In quegli anni mi piaceva indossare una spolverina di pelle nera, un cappotto leggero e abbastanza lungo, facilmente mosso dall’aria durante il cammino, tenendo le mani in tasca e alternando lo sguardo accigliato e duro al sorriso e perfino al senso dell’umorismo con i tanti amici trovati e perduti, in pubblico nel genere “ridi pagliaccio”: simile a quello fisso dell’avventuriero Corto Maltese, sempre uguale, con il solito cappellino da marinaio con visiera.

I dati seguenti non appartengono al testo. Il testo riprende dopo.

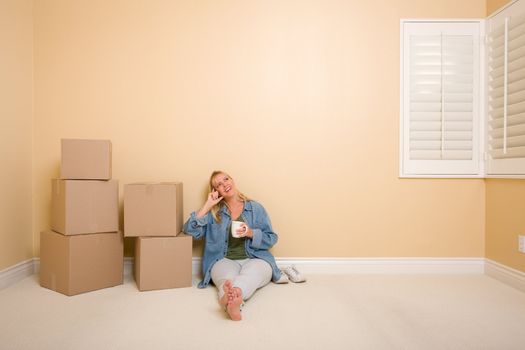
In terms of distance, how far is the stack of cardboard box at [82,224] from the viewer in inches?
81.5

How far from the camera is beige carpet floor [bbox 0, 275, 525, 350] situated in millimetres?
1483

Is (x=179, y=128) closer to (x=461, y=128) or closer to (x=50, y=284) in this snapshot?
(x=50, y=284)

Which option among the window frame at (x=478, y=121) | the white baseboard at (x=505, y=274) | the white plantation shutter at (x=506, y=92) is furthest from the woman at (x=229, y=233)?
the white plantation shutter at (x=506, y=92)

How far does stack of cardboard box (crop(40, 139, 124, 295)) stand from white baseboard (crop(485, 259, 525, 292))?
2.77 meters

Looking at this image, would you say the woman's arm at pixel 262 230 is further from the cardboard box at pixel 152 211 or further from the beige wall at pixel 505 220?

Una delle regole principali nel disegnare gli eroi dei fumetti: le maschere da non smascherare o solo nel caso dei personaggi secondari, non sempre rivisti, per i quali vigeva la regola di  rivelarne i fini reconditi, nel gioco dello “svestire gli ignudi”. Il “re nudo”: uno dei primi e dei principali movimenti socio-politici-culturali della cosiddetta “controcultura”, del cosiddetto “underground”, almeno in Italia [ma di derivazione americana con la bandiera a stelle e strisce, suvvia, non importa se non sono corretto, a tale scopo non mancano gli storici, questa è una fiction, il resoconto di una serie di percezioni personali]… nella dimensione della mia persona insignificante, piccolo-borghese, un settore trasformato in “contrattacco disarmato” a posteriori e in tarda età. Consapevole di non sapere niente: le degré zéro, da idiota, da ignaro. Poi il leader, Andrea Valcarenghi, intraprendeva, fra tanto altro, la via della ricerca spirituale nell’esistenza e nella saggistica.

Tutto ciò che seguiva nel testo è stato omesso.